Your instructions ▸
Nothing but the exact lines from the one containing "Vitamin D in" through the last line of the records below belongs in your answer.

Source data ▸
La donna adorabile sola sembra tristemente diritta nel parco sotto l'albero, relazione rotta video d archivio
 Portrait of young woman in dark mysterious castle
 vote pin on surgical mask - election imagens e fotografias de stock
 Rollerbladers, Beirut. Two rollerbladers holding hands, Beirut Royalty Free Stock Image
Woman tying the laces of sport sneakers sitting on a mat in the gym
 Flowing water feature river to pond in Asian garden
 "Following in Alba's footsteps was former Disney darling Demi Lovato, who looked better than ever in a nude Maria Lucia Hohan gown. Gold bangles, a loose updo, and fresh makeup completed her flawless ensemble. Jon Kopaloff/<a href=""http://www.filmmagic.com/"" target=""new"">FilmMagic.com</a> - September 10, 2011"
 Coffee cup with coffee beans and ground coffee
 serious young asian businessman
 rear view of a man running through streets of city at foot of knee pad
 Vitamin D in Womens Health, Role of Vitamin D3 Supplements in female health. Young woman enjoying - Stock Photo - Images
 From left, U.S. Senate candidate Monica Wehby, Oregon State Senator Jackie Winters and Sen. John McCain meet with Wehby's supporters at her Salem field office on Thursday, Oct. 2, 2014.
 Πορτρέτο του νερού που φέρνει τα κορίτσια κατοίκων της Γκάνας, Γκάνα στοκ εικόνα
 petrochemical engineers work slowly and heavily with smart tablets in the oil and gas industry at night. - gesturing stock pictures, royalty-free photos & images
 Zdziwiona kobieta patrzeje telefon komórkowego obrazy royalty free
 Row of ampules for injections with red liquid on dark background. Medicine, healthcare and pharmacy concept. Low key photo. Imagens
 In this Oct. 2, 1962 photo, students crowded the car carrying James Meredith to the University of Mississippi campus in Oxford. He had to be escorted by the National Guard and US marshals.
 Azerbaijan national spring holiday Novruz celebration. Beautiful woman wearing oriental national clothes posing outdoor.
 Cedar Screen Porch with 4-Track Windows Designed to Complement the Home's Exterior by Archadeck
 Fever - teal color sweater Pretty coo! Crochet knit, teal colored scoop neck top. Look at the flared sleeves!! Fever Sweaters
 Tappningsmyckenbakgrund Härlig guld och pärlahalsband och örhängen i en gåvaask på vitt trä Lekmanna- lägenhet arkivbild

Task solution ▸
 Vitamin D in Womens Health, Role of Vitamin D3 Supplements in female health. Young woman enjoying - Stock Photo - Images
 From left, U.S. Senate candidate Monica Wehby, Oregon State Senator Jackie Winters and Sen. John McCain meet with Wehby's supporters at her Salem field office on Thursday, Oct. 2, 2014.
 Πορτρέτο του νερού που φέρνει τα κορίτσια κατοίκων της Γκάνας, Γκάνα στοκ εικόνα
 petrochemical engineers work slowly and heavily with smart tablets in the oil and gas industry at night. - gesturing stock pictures, royalty-free photos & images
 Zdziwiona kobieta patrzeje telefon komórkowego obrazy royalty free
 Row of ampules for injections with red liquid on dark background. Medicine, healthcare and pharmacy concept. Low key photo. Imagens
 In this Oct. 2, 1962 photo, students crowded the car carrying James Meredith to the University of Mississippi campus in Oxford. He had to be escorted by the National Guard and US marshals.
 Azerbaijan national spring holiday Novruz celebration. Beautiful woman wearing oriental national clothes posing outdoor.
 Cedar Screen Porch with 4-Track Windows Designed to Complement the Home's Exterior by Archadeck
 Fever - teal color sweater Pretty coo! Crochet knit, teal colored scoop neck top. Look at the flared sleeves!! Fever Sweaters
 Tappningsmyckenbakgrund Härlig guld och pärlahalsband och örhängen i en gåvaask på vitt trä Lekmanna- lägenhet arkivbild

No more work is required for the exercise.